Dr. Burch advises that if your dog has an accident, you should not make a big deal about it; instead, simply clean up the mess. The scent will be removed with a cleaner that also kills odors, so the dog will not use it again. Before cleaning the rug, blot up any liquid on the carpet.

If you notice your dog squatting to urinate or defecate, pick her up and rush her outside. Give her praise and attention if she does the job outside. When it comes to housetraining, remember that prevention is key.

Problems with housetraining

Following these guidelines will almost always result in a well-behaved puppy. But things don’t always go as planned.

House soiling can be a sign of a physical problem, according to Dr. Burch. “A dog who has seemed impossible to housetrain should have a good veterinary workup well before the several-month mark,” she says. If your dog is healthy, the next step is to find a trainer or behaviorist who has dealt with similar situations before.
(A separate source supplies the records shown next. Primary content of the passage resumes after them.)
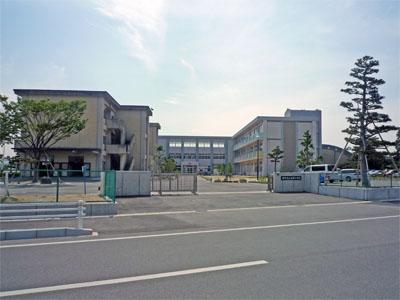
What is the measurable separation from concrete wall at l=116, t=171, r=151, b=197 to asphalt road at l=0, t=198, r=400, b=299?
8.84 m

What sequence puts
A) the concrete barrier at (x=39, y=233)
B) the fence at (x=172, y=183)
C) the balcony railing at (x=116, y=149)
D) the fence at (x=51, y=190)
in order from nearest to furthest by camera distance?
the concrete barrier at (x=39, y=233)
the fence at (x=51, y=190)
the fence at (x=172, y=183)
the balcony railing at (x=116, y=149)

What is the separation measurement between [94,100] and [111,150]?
297 inches

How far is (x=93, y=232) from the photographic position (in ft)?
28.2

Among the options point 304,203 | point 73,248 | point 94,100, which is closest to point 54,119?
point 94,100

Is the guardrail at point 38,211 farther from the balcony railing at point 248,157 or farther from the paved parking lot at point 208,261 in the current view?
the balcony railing at point 248,157

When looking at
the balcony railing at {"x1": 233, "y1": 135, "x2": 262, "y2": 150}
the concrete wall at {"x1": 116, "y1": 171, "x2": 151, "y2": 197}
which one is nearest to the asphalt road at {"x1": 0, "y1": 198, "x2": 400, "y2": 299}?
the concrete wall at {"x1": 116, "y1": 171, "x2": 151, "y2": 197}

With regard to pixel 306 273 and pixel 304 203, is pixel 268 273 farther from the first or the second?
pixel 304 203

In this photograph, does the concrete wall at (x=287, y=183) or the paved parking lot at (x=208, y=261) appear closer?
the paved parking lot at (x=208, y=261)

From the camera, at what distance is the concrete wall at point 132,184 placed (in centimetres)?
1792

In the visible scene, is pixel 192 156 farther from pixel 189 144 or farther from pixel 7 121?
pixel 7 121

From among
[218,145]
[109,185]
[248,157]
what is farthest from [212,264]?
[218,145]

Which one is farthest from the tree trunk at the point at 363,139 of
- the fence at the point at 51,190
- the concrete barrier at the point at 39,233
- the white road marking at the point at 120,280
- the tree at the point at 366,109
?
the concrete barrier at the point at 39,233

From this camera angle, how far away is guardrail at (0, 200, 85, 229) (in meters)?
9.38

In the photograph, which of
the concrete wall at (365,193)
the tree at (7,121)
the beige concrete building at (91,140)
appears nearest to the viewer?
the concrete wall at (365,193)
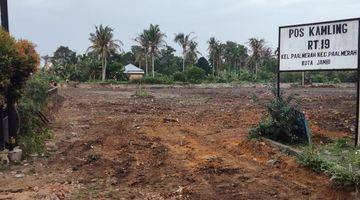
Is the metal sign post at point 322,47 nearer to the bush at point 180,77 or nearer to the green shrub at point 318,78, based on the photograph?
the bush at point 180,77

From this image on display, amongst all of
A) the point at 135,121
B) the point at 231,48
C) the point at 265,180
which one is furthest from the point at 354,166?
the point at 231,48

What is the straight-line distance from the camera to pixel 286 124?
10.8m

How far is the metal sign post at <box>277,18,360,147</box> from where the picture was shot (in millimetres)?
10516

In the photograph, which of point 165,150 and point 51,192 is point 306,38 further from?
point 51,192

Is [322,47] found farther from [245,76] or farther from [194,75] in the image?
[245,76]

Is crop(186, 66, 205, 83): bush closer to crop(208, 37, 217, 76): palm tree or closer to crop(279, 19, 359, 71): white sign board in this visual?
crop(208, 37, 217, 76): palm tree

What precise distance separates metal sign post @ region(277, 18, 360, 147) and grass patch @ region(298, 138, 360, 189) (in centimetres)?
54

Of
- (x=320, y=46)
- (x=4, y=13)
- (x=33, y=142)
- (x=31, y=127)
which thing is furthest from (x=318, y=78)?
(x=33, y=142)

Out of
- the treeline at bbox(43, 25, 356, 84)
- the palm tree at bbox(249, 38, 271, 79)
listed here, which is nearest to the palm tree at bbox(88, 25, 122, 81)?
the treeline at bbox(43, 25, 356, 84)

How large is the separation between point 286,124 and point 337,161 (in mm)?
2501

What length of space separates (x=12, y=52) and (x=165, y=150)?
12.5 feet

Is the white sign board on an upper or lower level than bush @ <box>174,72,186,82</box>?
upper

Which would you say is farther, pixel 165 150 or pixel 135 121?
pixel 135 121

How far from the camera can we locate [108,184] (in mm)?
8664
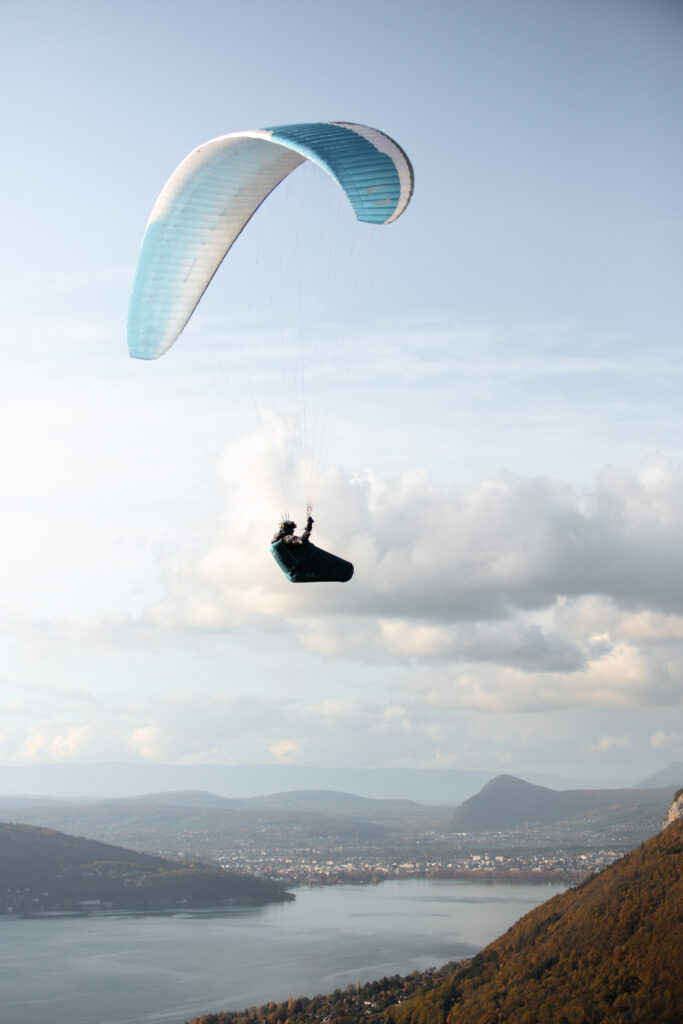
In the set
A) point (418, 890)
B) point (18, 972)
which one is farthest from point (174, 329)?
point (418, 890)

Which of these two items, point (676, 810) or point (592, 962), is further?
point (676, 810)

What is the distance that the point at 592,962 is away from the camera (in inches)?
1745

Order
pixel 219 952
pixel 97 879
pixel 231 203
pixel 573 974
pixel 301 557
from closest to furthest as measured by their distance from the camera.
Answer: pixel 301 557
pixel 231 203
pixel 573 974
pixel 219 952
pixel 97 879

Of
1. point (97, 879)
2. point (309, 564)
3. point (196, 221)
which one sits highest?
point (196, 221)

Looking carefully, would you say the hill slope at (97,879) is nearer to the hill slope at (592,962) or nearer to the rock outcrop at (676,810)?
the hill slope at (592,962)

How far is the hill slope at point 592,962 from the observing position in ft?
133

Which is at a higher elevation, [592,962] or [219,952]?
[592,962]

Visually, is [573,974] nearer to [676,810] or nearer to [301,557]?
[676,810]

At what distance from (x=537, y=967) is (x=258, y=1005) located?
1899 cm

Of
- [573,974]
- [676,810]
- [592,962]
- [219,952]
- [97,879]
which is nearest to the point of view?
[573,974]

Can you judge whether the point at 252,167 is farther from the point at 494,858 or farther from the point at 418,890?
the point at 494,858

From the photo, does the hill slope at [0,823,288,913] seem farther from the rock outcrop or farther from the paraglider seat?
the paraglider seat

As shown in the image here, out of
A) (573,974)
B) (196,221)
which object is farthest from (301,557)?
(573,974)

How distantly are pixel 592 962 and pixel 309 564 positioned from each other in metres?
35.4
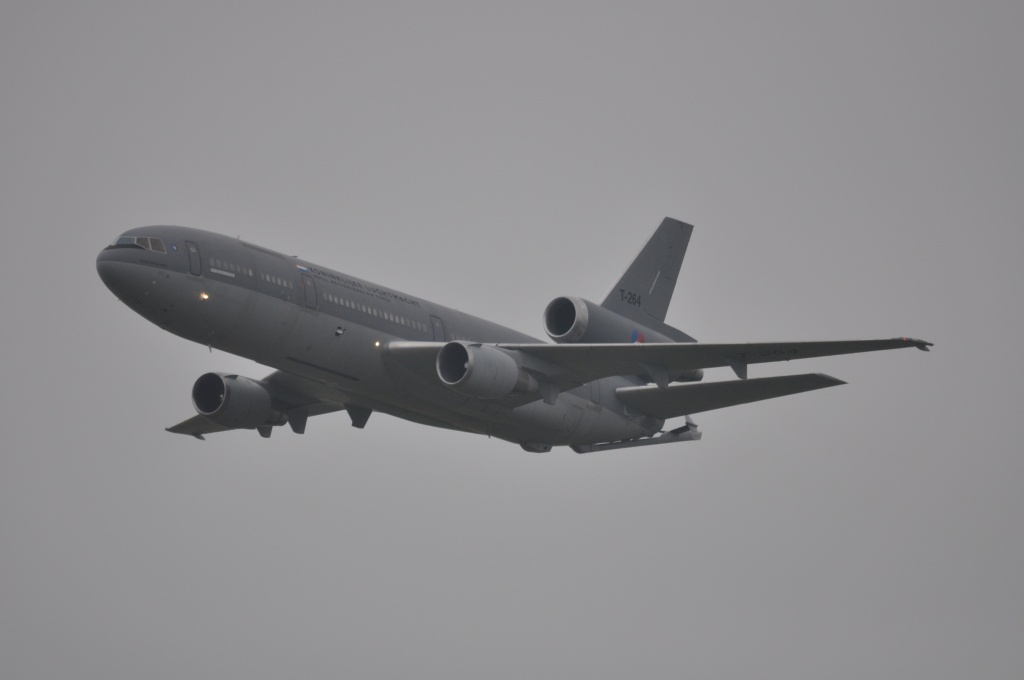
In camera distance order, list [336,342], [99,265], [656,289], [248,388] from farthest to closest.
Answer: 1. [656,289]
2. [248,388]
3. [336,342]
4. [99,265]

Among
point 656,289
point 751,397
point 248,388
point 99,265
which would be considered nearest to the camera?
point 99,265

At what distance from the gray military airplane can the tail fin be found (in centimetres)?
9

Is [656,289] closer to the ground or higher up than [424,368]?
higher up

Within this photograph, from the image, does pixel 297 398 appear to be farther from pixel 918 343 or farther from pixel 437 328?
pixel 918 343

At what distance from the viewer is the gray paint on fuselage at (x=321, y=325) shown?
4428 centimetres

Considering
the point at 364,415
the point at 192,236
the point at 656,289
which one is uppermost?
the point at 656,289

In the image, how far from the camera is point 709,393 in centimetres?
5131

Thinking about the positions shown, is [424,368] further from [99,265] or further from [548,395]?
[99,265]

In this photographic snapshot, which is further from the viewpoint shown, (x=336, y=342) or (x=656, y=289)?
(x=656, y=289)

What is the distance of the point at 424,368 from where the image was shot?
48.1 meters

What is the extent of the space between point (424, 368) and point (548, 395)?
15.2ft

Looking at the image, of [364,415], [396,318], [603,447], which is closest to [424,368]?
[396,318]

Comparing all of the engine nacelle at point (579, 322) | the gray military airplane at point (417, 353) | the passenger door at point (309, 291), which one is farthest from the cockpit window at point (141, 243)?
the engine nacelle at point (579, 322)

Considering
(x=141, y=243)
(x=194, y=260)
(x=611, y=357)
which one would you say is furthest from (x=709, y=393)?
(x=141, y=243)
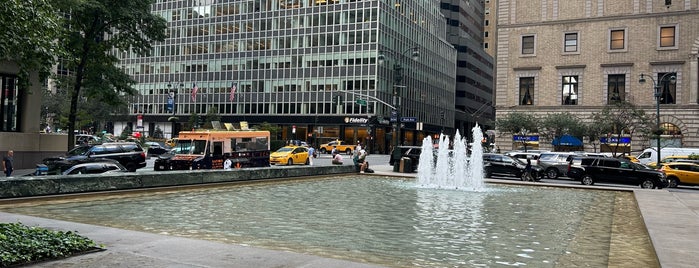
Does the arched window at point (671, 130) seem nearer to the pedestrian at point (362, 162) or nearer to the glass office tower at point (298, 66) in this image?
the glass office tower at point (298, 66)

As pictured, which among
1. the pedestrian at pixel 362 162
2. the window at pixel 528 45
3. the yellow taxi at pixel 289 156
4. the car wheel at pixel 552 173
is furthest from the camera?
the window at pixel 528 45

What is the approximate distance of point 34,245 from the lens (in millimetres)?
7238

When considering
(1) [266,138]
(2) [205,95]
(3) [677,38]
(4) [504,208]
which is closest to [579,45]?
(3) [677,38]

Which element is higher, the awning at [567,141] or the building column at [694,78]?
the building column at [694,78]

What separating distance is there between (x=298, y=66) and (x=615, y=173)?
2330 inches

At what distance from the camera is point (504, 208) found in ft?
53.8

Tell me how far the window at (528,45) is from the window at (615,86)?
8229 millimetres

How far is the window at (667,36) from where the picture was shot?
5128 centimetres

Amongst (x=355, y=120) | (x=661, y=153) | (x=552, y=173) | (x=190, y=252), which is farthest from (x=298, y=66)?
(x=190, y=252)

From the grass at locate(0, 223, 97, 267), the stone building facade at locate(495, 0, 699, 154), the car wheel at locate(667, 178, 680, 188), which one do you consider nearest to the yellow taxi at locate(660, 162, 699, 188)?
the car wheel at locate(667, 178, 680, 188)

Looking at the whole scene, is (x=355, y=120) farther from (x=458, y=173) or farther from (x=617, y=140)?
(x=458, y=173)

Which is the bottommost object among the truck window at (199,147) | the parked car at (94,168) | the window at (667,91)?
the parked car at (94,168)

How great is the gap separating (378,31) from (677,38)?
36790 millimetres

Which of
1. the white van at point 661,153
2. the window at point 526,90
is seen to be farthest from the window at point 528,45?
the white van at point 661,153
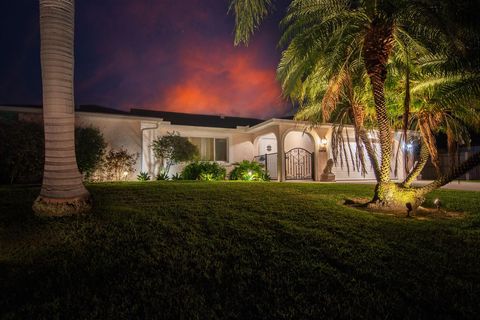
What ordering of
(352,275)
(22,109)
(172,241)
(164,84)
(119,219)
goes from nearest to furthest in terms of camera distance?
1. (352,275)
2. (172,241)
3. (119,219)
4. (22,109)
5. (164,84)

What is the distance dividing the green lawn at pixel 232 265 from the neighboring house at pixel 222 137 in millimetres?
7903

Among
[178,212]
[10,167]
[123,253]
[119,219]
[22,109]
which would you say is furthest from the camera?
[22,109]

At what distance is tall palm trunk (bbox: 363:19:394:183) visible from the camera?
7.04m

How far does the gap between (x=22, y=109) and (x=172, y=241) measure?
38.6ft

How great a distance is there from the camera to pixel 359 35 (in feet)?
25.0

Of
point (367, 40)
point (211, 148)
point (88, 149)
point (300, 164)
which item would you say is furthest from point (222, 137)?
point (367, 40)

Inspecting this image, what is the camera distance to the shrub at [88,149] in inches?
456

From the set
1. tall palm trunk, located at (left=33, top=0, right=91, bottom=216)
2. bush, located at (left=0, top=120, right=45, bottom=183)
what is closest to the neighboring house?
bush, located at (left=0, top=120, right=45, bottom=183)

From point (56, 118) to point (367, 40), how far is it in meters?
7.31

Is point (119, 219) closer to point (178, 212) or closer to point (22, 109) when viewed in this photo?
point (178, 212)

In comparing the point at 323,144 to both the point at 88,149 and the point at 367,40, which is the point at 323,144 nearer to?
the point at 367,40

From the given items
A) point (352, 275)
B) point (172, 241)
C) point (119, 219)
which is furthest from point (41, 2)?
point (352, 275)

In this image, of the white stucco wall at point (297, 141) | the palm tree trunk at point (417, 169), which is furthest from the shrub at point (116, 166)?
the palm tree trunk at point (417, 169)

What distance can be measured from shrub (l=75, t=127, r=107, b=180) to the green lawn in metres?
5.71
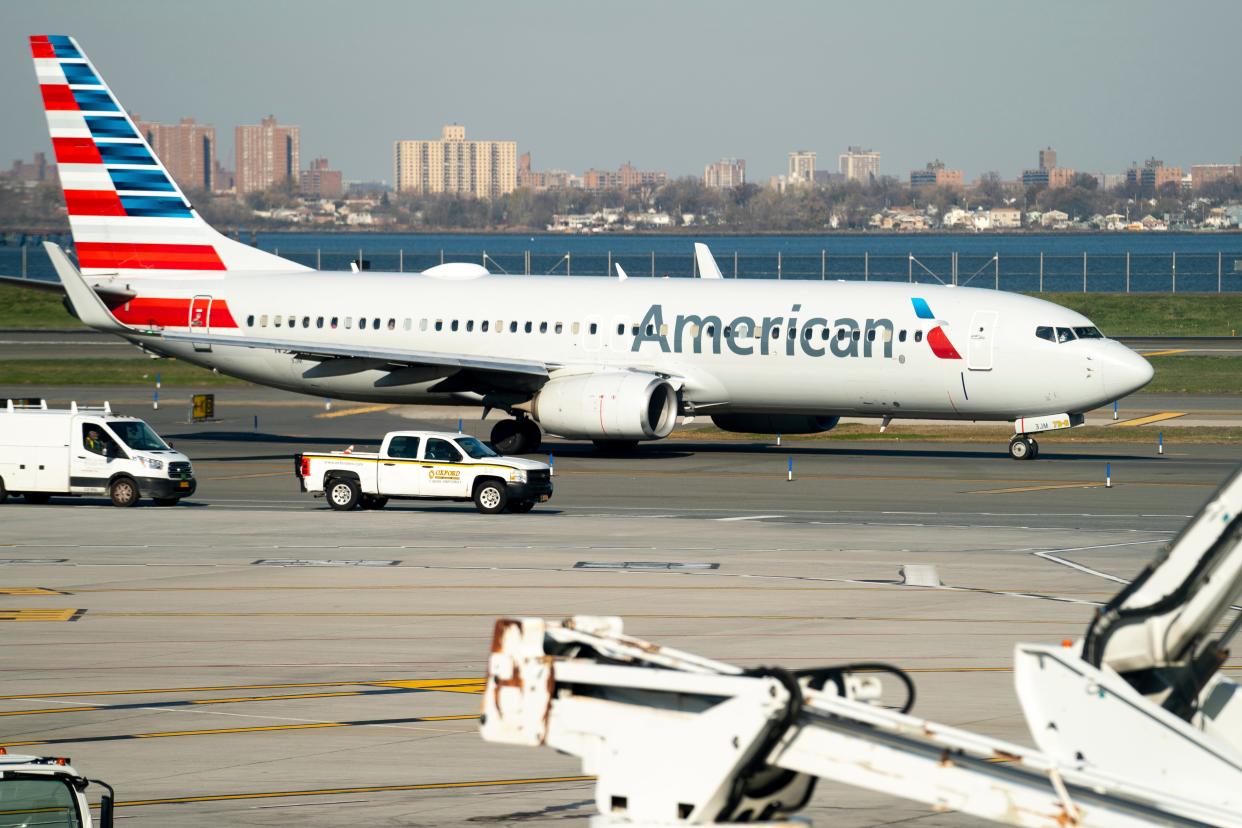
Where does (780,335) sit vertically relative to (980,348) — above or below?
above

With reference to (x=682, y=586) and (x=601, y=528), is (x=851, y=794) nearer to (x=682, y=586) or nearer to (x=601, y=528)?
(x=682, y=586)

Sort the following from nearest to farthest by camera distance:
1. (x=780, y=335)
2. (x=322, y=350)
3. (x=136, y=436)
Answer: (x=136, y=436) → (x=780, y=335) → (x=322, y=350)

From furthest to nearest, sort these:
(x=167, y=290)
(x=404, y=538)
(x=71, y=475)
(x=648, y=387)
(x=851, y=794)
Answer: (x=167, y=290)
(x=648, y=387)
(x=71, y=475)
(x=404, y=538)
(x=851, y=794)

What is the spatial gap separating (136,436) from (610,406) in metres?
12.3

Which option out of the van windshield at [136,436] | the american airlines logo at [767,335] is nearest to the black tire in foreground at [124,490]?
the van windshield at [136,436]

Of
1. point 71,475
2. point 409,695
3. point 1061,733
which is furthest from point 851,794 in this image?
point 71,475

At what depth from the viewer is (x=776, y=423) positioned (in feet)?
159

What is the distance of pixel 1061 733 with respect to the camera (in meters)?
7.57

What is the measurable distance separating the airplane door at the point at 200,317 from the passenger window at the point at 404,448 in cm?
1526

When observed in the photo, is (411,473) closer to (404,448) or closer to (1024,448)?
(404,448)

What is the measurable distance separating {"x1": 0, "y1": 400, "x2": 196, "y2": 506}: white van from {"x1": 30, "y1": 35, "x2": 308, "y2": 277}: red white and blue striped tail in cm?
1470

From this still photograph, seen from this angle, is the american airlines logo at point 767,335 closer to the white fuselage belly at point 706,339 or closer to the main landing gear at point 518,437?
the white fuselage belly at point 706,339

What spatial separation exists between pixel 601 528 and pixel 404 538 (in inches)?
155

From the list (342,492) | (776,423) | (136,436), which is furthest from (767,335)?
(136,436)
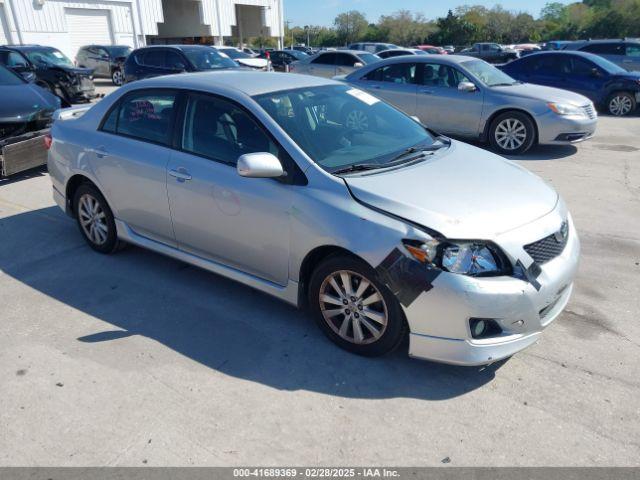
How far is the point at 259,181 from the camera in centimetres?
351

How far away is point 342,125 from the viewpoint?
155 inches

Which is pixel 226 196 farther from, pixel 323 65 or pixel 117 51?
pixel 117 51

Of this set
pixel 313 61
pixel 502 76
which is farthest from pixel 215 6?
pixel 502 76

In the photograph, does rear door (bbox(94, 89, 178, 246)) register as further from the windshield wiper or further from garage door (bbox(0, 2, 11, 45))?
garage door (bbox(0, 2, 11, 45))

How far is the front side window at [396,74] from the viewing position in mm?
9664

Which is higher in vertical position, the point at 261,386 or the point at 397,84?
the point at 397,84

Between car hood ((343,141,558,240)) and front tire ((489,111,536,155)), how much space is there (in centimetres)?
536

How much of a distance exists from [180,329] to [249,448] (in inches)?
52.2

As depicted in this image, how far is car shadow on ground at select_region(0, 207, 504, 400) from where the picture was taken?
10.5 ft

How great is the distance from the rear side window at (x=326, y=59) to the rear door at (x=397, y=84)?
20.0 ft

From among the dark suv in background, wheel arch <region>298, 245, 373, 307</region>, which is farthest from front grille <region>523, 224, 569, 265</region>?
the dark suv in background

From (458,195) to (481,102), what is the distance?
6.27 meters

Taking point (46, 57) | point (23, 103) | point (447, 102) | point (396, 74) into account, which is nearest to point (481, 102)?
point (447, 102)

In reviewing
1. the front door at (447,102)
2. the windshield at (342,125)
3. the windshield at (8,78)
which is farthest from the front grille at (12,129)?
the front door at (447,102)
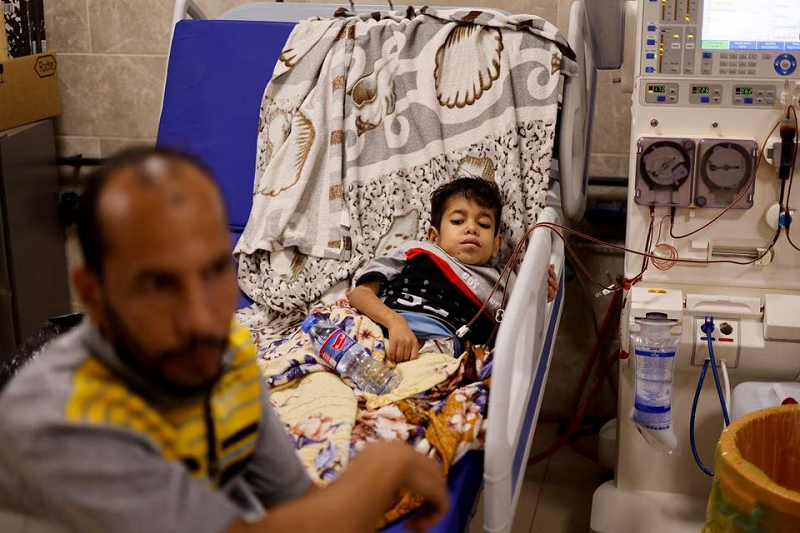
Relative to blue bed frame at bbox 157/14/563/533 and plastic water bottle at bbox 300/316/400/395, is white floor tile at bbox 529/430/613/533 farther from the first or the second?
blue bed frame at bbox 157/14/563/533

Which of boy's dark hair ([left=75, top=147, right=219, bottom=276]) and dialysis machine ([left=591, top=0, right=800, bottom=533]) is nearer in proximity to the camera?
boy's dark hair ([left=75, top=147, right=219, bottom=276])

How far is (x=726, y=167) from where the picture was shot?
1.98 m

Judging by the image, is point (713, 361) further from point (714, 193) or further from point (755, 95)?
point (755, 95)

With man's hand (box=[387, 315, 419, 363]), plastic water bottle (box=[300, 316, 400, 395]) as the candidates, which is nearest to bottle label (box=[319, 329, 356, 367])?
plastic water bottle (box=[300, 316, 400, 395])

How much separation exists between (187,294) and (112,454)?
14cm

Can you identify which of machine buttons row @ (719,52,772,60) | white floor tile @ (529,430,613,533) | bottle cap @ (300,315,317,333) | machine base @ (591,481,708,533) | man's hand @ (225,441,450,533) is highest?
machine buttons row @ (719,52,772,60)

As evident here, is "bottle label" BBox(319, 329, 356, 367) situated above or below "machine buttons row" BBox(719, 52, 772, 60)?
below

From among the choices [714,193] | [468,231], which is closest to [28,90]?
[468,231]

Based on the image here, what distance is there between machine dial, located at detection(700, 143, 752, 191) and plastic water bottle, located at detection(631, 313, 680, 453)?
1.07 feet

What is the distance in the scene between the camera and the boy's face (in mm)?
2148

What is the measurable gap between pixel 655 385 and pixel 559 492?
721 mm

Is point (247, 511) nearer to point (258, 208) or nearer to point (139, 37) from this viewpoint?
point (258, 208)

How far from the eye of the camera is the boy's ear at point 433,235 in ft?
7.30

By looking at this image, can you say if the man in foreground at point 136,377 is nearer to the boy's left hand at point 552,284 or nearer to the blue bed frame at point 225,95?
the boy's left hand at point 552,284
Here are some of the most common complaints trainers have heard:

  • “My lapdog has pooped all over the place!” People who own toy dogs frequently experience this. Some trainers recommend teaching small dogs to use indoor potty spots similar to how cats use litter boxes. In addition to piddle pads, indoor dog potty boxes are available. Other trainers claim that you can house train a small dog if you are consistent. It might just take a little more time, though, and effort.
  • “My dog keeps peeing in the same spot where she had an accident,” says the owner. That’s most likely because you didn’t clean up the mess thoroughly, and there’s still some odor, indicating that this is a good potty spot. Make sure you have plenty of pet stain enzymatic cleaners in your new puppy supply kit and read the instructions carefully.
  • “I let her have free reign of the apartment. There was shambles when I got home. ” This is a common error made by dog owners. They see early signs that the dog is grasping the idea and declare victory prematurely. Keep to the schedule even if the puppy is consistently doing what you want. This will ensure that good habits are ingrained.
  • “He’s defecating in his crate!” Dogs that come from pet stores, shelters or other situations where they have been confined for long periods of time and have had no choice but to eliminate in their kennels will frequently soil their crates, according to Dr. Burch. Going back to square one with crate and house training is the best approach. The steps are as follows:
  1.  Assess your dog’s bladder and bowel control when he is not in the crate.
  2. Keeping a strict diet and schedule.
  3. Include frequent trips outside after each meal, first thing in the morning, and last thing at night.
  4. If you work, think about hiring a dog walker.
  5. Clean everything thoroughly so that no odors remain.

How Long Does It Take to Potty Train A Puppy?

According to Dr. Burch, this can vary greatly. Many factors must be considered, including your age, learning history, and methods and consistency. The development of an 8-week-old puppy differs significantly from that of a 5-month-old puppy. Some puppies have perfect manners after only a few days. Others can take months, especially if the dog comes to you from a less-than-ideal situation. Most dogs, however, can learn with patience and persistence.